##### DATA SHOWN

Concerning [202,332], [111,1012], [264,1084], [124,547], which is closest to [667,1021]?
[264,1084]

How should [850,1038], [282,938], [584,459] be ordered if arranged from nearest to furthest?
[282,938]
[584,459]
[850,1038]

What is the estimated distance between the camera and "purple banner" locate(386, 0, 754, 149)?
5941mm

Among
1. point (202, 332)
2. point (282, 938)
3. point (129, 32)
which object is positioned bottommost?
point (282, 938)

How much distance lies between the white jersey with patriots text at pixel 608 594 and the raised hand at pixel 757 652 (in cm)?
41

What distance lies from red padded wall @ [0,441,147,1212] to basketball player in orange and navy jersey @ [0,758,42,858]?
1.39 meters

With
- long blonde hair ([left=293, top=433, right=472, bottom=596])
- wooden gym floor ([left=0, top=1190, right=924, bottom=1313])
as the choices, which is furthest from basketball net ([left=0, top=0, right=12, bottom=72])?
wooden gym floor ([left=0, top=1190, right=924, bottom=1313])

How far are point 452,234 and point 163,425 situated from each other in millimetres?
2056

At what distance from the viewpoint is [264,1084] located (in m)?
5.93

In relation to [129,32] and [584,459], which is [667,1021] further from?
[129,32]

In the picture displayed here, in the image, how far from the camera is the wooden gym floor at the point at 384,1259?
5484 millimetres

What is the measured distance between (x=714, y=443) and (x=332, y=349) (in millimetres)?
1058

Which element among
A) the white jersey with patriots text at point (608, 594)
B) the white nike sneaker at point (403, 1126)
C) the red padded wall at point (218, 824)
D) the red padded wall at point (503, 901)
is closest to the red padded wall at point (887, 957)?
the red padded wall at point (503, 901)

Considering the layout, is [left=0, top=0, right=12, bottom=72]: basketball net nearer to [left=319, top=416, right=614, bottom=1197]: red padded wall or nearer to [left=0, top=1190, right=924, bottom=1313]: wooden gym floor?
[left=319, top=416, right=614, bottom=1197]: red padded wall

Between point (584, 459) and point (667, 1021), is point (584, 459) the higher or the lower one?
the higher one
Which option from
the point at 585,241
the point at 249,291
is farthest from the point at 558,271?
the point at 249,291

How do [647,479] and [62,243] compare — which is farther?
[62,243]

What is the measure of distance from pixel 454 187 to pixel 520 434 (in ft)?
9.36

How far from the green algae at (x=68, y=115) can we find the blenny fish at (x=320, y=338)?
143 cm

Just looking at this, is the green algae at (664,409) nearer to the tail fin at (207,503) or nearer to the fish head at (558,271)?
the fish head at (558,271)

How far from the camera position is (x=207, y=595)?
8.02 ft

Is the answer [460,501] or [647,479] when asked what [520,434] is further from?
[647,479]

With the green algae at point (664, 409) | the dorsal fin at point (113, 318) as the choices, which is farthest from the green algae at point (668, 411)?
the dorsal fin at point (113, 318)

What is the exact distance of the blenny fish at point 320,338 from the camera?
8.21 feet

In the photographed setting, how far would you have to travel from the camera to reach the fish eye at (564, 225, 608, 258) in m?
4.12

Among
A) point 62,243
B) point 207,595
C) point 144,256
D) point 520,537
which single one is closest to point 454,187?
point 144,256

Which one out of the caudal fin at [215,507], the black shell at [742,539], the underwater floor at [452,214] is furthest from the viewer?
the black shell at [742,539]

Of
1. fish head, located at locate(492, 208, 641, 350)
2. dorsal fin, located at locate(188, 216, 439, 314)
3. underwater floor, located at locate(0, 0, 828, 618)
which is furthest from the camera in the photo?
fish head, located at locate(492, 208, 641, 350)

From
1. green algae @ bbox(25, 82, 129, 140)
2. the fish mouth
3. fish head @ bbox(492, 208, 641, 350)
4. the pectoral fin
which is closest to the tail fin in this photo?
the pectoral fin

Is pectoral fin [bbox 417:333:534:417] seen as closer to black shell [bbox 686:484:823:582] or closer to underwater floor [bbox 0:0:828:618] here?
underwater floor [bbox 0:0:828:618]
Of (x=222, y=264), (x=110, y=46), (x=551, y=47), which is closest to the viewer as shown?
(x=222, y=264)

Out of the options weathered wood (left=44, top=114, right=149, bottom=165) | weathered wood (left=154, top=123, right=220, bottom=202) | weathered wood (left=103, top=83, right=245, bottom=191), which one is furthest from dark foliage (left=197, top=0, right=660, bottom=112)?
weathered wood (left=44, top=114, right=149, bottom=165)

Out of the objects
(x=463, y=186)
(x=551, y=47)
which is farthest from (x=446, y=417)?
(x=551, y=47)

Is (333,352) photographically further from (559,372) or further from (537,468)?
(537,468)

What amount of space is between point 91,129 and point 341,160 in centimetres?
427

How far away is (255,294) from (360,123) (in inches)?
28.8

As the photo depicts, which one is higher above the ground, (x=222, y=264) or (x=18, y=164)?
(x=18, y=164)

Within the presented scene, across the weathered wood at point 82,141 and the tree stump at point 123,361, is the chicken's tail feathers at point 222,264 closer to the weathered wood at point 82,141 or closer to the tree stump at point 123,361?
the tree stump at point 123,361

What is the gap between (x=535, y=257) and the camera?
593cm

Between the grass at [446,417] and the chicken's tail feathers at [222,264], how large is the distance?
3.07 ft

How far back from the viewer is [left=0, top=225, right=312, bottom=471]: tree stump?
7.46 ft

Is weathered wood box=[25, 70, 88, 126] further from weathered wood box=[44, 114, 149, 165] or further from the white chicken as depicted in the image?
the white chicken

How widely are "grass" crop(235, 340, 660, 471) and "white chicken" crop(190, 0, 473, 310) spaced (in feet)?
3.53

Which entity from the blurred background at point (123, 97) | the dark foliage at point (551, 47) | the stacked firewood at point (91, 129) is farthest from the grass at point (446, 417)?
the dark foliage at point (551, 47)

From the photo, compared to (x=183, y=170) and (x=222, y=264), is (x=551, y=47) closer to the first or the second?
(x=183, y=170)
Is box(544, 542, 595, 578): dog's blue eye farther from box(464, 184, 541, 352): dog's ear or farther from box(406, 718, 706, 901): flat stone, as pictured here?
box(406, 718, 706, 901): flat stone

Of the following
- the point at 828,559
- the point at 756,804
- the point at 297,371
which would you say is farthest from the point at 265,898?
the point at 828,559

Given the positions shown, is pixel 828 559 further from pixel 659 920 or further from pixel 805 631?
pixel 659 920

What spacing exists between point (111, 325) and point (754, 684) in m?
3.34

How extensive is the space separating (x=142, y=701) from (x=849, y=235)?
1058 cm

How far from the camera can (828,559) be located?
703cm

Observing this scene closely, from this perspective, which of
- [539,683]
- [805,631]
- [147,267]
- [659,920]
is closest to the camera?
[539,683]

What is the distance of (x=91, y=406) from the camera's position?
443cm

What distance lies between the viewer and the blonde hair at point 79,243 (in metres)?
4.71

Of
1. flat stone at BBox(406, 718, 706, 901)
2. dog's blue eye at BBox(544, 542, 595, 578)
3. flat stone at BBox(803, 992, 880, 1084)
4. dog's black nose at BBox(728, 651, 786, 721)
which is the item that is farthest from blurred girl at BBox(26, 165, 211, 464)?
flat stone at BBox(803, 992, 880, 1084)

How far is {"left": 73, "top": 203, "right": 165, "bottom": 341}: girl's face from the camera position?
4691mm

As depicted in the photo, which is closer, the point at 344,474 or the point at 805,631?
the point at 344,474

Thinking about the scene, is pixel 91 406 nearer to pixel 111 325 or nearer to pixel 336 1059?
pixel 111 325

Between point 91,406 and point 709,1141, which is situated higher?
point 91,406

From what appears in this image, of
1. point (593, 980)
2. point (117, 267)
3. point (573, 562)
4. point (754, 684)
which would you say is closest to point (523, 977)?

##########

AIM OF THE TASK: Return all of the material above verbatim, line for line, with no changes.

TASK RESPONSE:
Concerning [202,332], [111,1012], [264,1084], [124,547], which is closest to [667,1021]?
[264,1084]

How should [850,1038], [282,938], [584,459] be ordered if arranged from nearest to furthest?
[282,938]
[584,459]
[850,1038]

What is the estimated distance between the camera and "purple banner" locate(386, 0, 754, 149)?
5941mm

Among
1. point (202, 332)
2. point (282, 938)
3. point (129, 32)
which object is positioned bottommost?
point (282, 938)

How much distance lies between the white jersey with patriots text at pixel 608 594 and the raised hand at pixel 757 652 (in cm)?
41

What distance lies from red padded wall @ [0,441,147,1212] to basketball player in orange and navy jersey @ [0,758,42,858]?
1.39 meters

With
- long blonde hair ([left=293, top=433, right=472, bottom=596])
- wooden gym floor ([left=0, top=1190, right=924, bottom=1313])
as the choices, which is furthest from basketball net ([left=0, top=0, right=12, bottom=72])?
wooden gym floor ([left=0, top=1190, right=924, bottom=1313])

How far are point 452,234 and point 163,425 situated from each other in millimetres?
2056

At what distance from the viewpoint is [264,1084] located (in m)?
5.93

In relation to [129,32] and [584,459], which is [667,1021] further from?
[129,32]

In the picture displayed here, in the image, how far from the camera is the wooden gym floor at the point at 384,1259?
5484 millimetres

What is the measured distance between (x=714, y=443) and (x=332, y=349) (in millimetres)?
1058

Which element among
A) the white jersey with patriots text at point (608, 594)
B) the white nike sneaker at point (403, 1126)
C) the red padded wall at point (218, 824)
D) the red padded wall at point (503, 901)
is closest to the red padded wall at point (887, 957)?
the red padded wall at point (503, 901)

Considering the layout, is [left=0, top=0, right=12, bottom=72]: basketball net nearer to [left=319, top=416, right=614, bottom=1197]: red padded wall or nearer to [left=0, top=1190, right=924, bottom=1313]: wooden gym floor?
[left=319, top=416, right=614, bottom=1197]: red padded wall

Between point (584, 459) and point (667, 1021), is point (584, 459) the higher or the lower one?
the higher one
Which option from
the point at 585,241
the point at 249,291
is farthest from the point at 558,271?
the point at 249,291

How do [647,479] and [62,243] compare — which is farther?
[62,243]

What is the measure of distance from pixel 454 187 to pixel 520 434 (in ft)?
9.36

How far from the green algae at (x=68, y=115) can we find the blenny fish at (x=320, y=338)?
143 cm

Just looking at this, is the green algae at (664,409) nearer to the tail fin at (207,503) or nearer to the fish head at (558,271)?
the fish head at (558,271)

How far from the camera position is (x=207, y=595)?
8.02 ft

Is the answer [460,501] or [647,479] when asked what [520,434] is further from?
[647,479]

With the green algae at point (664, 409) | the dorsal fin at point (113, 318) as the choices, which is farthest from the green algae at point (668, 411)?
the dorsal fin at point (113, 318)

What is the exact distance of the blenny fish at point 320,338 from the camera?
8.21 feet

In the photographed setting, how far would you have to travel from the camera to reach the fish eye at (564, 225, 608, 258) in m?
4.12

Among
A) point 62,243
B) point 207,595
C) point 144,256
D) point 520,537
which single one is closest to point 454,187?
point 144,256

Which one out of the caudal fin at [215,507], the black shell at [742,539], the underwater floor at [452,214] is furthest from the viewer?
the black shell at [742,539]

Of
1. fish head, located at locate(492, 208, 641, 350)
2. dorsal fin, located at locate(188, 216, 439, 314)
3. underwater floor, located at locate(0, 0, 828, 618)
which is furthest from the camera in the photo?
fish head, located at locate(492, 208, 641, 350)

From
1. green algae @ bbox(25, 82, 129, 140)
2. the fish mouth
3. fish head @ bbox(492, 208, 641, 350)
4. the pectoral fin
which is closest to the tail fin in this photo?
the pectoral fin

Is pectoral fin [bbox 417:333:534:417] seen as closer to black shell [bbox 686:484:823:582] or closer to underwater floor [bbox 0:0:828:618] here?
underwater floor [bbox 0:0:828:618]
Of (x=222, y=264), (x=110, y=46), (x=551, y=47), which is closest to the viewer as shown?
(x=222, y=264)

Out of the options weathered wood (left=44, top=114, right=149, bottom=165) | weathered wood (left=154, top=123, right=220, bottom=202) | weathered wood (left=103, top=83, right=245, bottom=191), which one is furthest from dark foliage (left=197, top=0, right=660, bottom=112)?
weathered wood (left=44, top=114, right=149, bottom=165)

Out of the objects
(x=463, y=186)
(x=551, y=47)
which is farthest from (x=446, y=417)?
(x=551, y=47)

Is (333,352) photographically further from (559,372) or further from (537,468)?
(537,468)

What amount of space is between point 91,129 and point 341,160 in centimetres?
427

How far away is (255,294) from (360,123) (in inches)?
28.8

As the photo depicts, which one is higher above the ground, (x=222, y=264) or (x=18, y=164)?
(x=18, y=164)

Within the presented scene, across the weathered wood at point 82,141 and the tree stump at point 123,361, is the chicken's tail feathers at point 222,264 closer to the weathered wood at point 82,141 or closer to the tree stump at point 123,361?
the tree stump at point 123,361

What is the gap between (x=535, y=257) and the camera?
593cm

Between the grass at [446,417] and the chicken's tail feathers at [222,264], how large is the distance?
3.07 ft

How far back from the viewer is [left=0, top=225, right=312, bottom=471]: tree stump?
7.46 ft

Is weathered wood box=[25, 70, 88, 126] further from weathered wood box=[44, 114, 149, 165] or further from the white chicken as depicted in the image?
the white chicken

How widely are "grass" crop(235, 340, 660, 471) and "white chicken" crop(190, 0, 473, 310) spaced (in feet)?
3.53

Which entity from the blurred background at point (123, 97) | the dark foliage at point (551, 47) | the stacked firewood at point (91, 129) is farthest from the grass at point (446, 417)?
the dark foliage at point (551, 47)

From the photo, compared to (x=183, y=170) and (x=222, y=264), is (x=551, y=47) closer to the first or the second?
(x=183, y=170)
Is box(544, 542, 595, 578): dog's blue eye farther from box(464, 184, 541, 352): dog's ear or farther from box(406, 718, 706, 901): flat stone, as pictured here?
box(406, 718, 706, 901): flat stone

Of the following
- the point at 828,559
- the point at 756,804
- the point at 297,371
which would you say is farthest from the point at 265,898?
the point at 828,559

Given the positions shown, is pixel 828 559 further from pixel 659 920 or further from pixel 805 631?
pixel 659 920

What spacing exists between point (111, 325) and point (754, 684) in m?
3.34

How extensive is the space separating (x=142, y=701) from (x=849, y=235)?
1058 cm

How far from the camera can (828,559) be located?
703cm

Observing this scene closely, from this perspective, which of
- [539,683]
- [805,631]
- [147,267]
- [659,920]
is closest to the camera?
[539,683]

What is the distance of (x=91, y=406) from the camera's position?
443cm

What distance lies between the viewer and the blonde hair at point 79,243 (in metres)?
4.71

Of
1. flat stone at BBox(406, 718, 706, 901)
2. dog's blue eye at BBox(544, 542, 595, 578)
3. flat stone at BBox(803, 992, 880, 1084)
4. dog's black nose at BBox(728, 651, 786, 721)
which is the item that is farthest from blurred girl at BBox(26, 165, 211, 464)?
flat stone at BBox(803, 992, 880, 1084)

How far is {"left": 73, "top": 203, "right": 165, "bottom": 341}: girl's face from the camera position?
4691mm

As depicted in the photo, which is closer, the point at 344,474 or the point at 805,631?
the point at 344,474

Thinking about the scene, is pixel 91 406 nearer to pixel 111 325 or nearer to pixel 336 1059?
pixel 111 325

Between point 91,406 and point 709,1141, which is situated higher?
point 91,406

From what appears in this image, of
1. point (593, 980)
2. point (117, 267)
3. point (573, 562)
4. point (754, 684)
which would you say is closest to point (523, 977)?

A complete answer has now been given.